→ Written instruction: Transcribe the material word for word, but without the images.

→ Record extracts:
------------------------------

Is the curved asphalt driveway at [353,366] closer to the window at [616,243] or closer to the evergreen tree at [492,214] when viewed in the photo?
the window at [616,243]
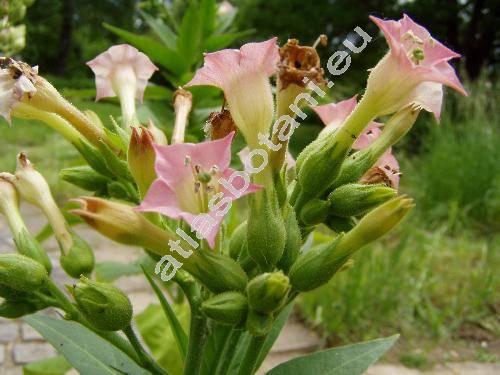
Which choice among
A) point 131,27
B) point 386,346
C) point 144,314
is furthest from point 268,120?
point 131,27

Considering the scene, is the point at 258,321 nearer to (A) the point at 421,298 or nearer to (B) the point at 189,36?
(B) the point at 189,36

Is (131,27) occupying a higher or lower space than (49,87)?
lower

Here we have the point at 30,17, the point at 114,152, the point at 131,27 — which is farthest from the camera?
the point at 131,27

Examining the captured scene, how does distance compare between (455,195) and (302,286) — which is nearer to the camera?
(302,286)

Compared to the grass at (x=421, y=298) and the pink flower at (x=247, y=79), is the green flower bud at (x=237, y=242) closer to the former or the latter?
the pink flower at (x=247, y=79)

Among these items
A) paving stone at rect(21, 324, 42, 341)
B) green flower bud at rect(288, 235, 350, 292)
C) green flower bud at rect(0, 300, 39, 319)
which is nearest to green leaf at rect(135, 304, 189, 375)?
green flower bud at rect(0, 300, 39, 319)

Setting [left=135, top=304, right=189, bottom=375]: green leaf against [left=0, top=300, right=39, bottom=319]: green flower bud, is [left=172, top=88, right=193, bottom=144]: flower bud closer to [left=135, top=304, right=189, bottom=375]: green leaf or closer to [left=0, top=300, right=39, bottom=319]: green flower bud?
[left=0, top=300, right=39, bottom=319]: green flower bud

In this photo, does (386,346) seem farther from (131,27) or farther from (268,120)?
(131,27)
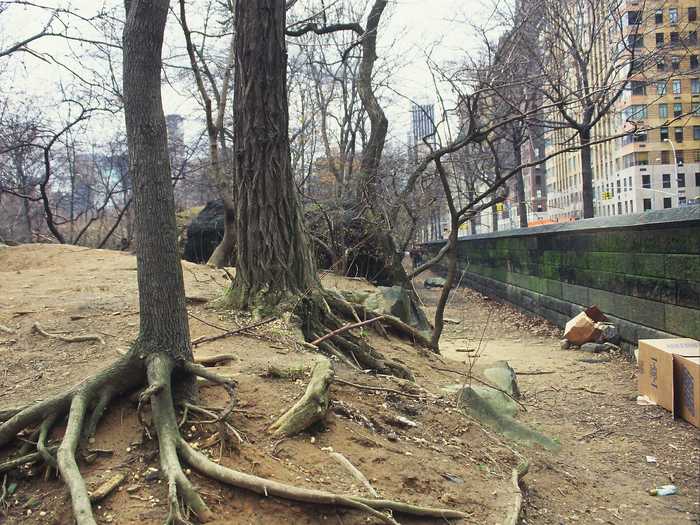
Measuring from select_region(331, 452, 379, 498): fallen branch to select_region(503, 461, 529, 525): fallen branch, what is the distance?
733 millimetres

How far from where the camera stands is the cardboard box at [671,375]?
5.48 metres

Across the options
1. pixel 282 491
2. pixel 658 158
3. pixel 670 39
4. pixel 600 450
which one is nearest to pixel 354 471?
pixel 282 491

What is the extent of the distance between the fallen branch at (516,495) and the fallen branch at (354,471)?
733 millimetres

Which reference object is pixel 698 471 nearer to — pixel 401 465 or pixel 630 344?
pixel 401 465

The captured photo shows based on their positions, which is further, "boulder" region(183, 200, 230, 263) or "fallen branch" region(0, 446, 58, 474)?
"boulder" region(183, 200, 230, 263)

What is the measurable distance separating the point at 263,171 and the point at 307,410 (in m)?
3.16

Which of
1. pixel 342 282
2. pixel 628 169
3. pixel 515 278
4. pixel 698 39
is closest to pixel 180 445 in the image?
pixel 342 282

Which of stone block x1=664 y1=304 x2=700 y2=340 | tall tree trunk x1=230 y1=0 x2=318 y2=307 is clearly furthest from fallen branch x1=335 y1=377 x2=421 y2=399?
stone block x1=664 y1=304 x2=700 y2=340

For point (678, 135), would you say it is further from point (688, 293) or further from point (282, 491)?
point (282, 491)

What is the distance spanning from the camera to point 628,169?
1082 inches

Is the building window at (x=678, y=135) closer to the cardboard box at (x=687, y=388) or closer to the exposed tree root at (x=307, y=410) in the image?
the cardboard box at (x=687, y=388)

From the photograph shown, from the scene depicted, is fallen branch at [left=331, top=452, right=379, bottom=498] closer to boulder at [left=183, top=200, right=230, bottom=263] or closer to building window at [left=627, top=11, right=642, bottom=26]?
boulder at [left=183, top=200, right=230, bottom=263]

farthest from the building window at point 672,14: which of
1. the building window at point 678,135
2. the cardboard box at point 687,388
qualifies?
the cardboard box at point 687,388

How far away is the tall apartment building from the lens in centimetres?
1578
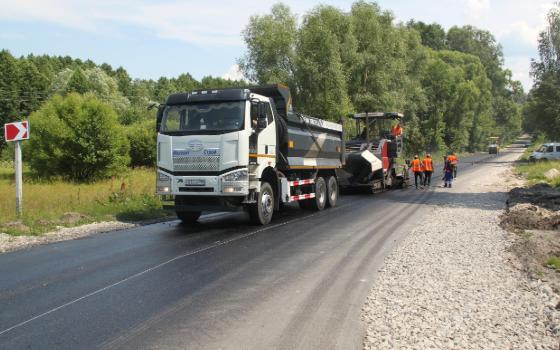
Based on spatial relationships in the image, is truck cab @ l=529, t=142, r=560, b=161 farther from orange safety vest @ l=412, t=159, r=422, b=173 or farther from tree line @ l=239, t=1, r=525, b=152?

------------------------------

→ Complete output:
Is the curved asphalt driveway at [353,366] closer to the window at [616,243] or closer to the evergreen tree at [492,214] when viewed in the photo?
the window at [616,243]
Which choice among
A) point 131,27
B) point 386,346
C) point 144,314
is furthest from point 268,120?
point 131,27

Considering the scene, is the point at 258,321 nearer to (A) the point at 421,298 or nearer to (B) the point at 189,36?
(B) the point at 189,36

Is (131,27) occupying a higher or lower space than (49,87)?
lower

Here we have the point at 30,17, the point at 114,152, the point at 131,27 — which is farthest from the camera?
the point at 131,27

Examining the captured scene, how does distance compare between (455,195) and (302,286) — which is nearer to the camera?
(302,286)

Compared to the grass at (x=421, y=298) and the pink flower at (x=247, y=79), is the green flower bud at (x=237, y=242) closer to the former or the latter?
the pink flower at (x=247, y=79)

Among these items
A) paving stone at rect(21, 324, 42, 341)
B) green flower bud at rect(288, 235, 350, 292)
C) green flower bud at rect(0, 300, 39, 319)
which is nearest to green leaf at rect(135, 304, 189, 375)?
green flower bud at rect(0, 300, 39, 319)

Setting [left=135, top=304, right=189, bottom=375]: green leaf against [left=0, top=300, right=39, bottom=319]: green flower bud, is [left=172, top=88, right=193, bottom=144]: flower bud closer to [left=135, top=304, right=189, bottom=375]: green leaf or closer to [left=0, top=300, right=39, bottom=319]: green flower bud?
[left=0, top=300, right=39, bottom=319]: green flower bud

In this photo, does (386,346) seem farther from (131,27) or farther from (268,120)?
(131,27)
Measuring from select_region(331, 452, 379, 498): fallen branch to select_region(503, 461, 529, 525): fallen branch, what is the distance?
733 millimetres

How far from where the camera stands is the cardboard box at [671,375]?
5.48 metres

Across the options
1. pixel 282 491
2. pixel 658 158
3. pixel 670 39
4. pixel 600 450
which one is nearest to pixel 354 471?
pixel 282 491

What is the extent of the distance between the fallen branch at (516,495) and the fallen branch at (354,471)?
733 millimetres

Which reference object is pixel 698 471 nearer to — pixel 401 465 or pixel 630 344?
pixel 401 465

The captured photo shows based on their positions, which is further, "boulder" region(183, 200, 230, 263) or "fallen branch" region(0, 446, 58, 474)?
"boulder" region(183, 200, 230, 263)

What is the measurable distance separating the point at 263,171 and the point at 307,410 (in m)?
3.16

Which of
1. pixel 342 282
2. pixel 628 169
3. pixel 515 278
4. pixel 698 39
is closest to pixel 180 445 in the image?
pixel 342 282

Which of stone block x1=664 y1=304 x2=700 y2=340 | tall tree trunk x1=230 y1=0 x2=318 y2=307 is clearly furthest from fallen branch x1=335 y1=377 x2=421 y2=399?
stone block x1=664 y1=304 x2=700 y2=340

For point (678, 135), would you say it is further from point (688, 293) or further from point (282, 491)?
point (282, 491)

What is the distance spanning from the camera to point 628,169?
1082 inches

Is the building window at (x=678, y=135) closer to the cardboard box at (x=687, y=388) or closer to the exposed tree root at (x=307, y=410) in the image?
the cardboard box at (x=687, y=388)

From the photograph shown, from the scene depicted, is fallen branch at [left=331, top=452, right=379, bottom=498] closer to boulder at [left=183, top=200, right=230, bottom=263] or closer to building window at [left=627, top=11, right=642, bottom=26]?
boulder at [left=183, top=200, right=230, bottom=263]

farthest from the building window at point 672,14: which of
1. the building window at point 678,135
2. the cardboard box at point 687,388
qualifies?
the cardboard box at point 687,388

How far away is the tall apartment building from the lens in centimetres?
1578
Based on spatial relationships in the image, is truck cab @ l=529, t=142, r=560, b=161 farther from orange safety vest @ l=412, t=159, r=422, b=173 or farther from tree line @ l=239, t=1, r=525, b=152?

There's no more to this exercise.